Collected data
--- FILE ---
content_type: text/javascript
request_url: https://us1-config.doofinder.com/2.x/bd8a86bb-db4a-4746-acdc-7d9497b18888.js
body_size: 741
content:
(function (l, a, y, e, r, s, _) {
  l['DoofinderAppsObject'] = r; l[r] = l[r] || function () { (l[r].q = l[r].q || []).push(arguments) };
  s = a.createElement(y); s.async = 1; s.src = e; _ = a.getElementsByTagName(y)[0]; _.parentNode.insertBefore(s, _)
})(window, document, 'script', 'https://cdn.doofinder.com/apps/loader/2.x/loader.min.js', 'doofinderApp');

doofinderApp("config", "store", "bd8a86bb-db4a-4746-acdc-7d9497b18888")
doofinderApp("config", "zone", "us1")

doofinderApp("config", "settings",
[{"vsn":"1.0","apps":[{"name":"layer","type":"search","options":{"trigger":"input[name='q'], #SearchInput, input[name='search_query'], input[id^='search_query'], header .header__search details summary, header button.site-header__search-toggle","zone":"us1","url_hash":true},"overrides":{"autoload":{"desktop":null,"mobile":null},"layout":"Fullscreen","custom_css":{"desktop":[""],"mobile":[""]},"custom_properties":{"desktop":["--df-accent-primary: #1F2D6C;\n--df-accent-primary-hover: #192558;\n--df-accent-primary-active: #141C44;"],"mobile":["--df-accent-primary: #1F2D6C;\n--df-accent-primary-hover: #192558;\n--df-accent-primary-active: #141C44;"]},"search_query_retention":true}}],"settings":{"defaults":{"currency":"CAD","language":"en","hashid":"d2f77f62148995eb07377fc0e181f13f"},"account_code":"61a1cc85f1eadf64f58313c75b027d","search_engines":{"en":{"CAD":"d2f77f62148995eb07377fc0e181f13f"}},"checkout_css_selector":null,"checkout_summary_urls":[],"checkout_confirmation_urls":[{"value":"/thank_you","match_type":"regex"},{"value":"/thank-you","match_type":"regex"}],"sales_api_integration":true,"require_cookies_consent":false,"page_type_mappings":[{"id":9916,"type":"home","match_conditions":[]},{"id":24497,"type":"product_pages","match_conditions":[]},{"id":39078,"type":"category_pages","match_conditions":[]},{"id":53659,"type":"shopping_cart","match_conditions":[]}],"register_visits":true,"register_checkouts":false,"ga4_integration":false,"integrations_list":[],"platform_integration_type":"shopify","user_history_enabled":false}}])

> WHAT THE EXERCISE ASKS
Provide only the count of lines in the data above that include the string "acdc".

> YOUR SOLUTION
2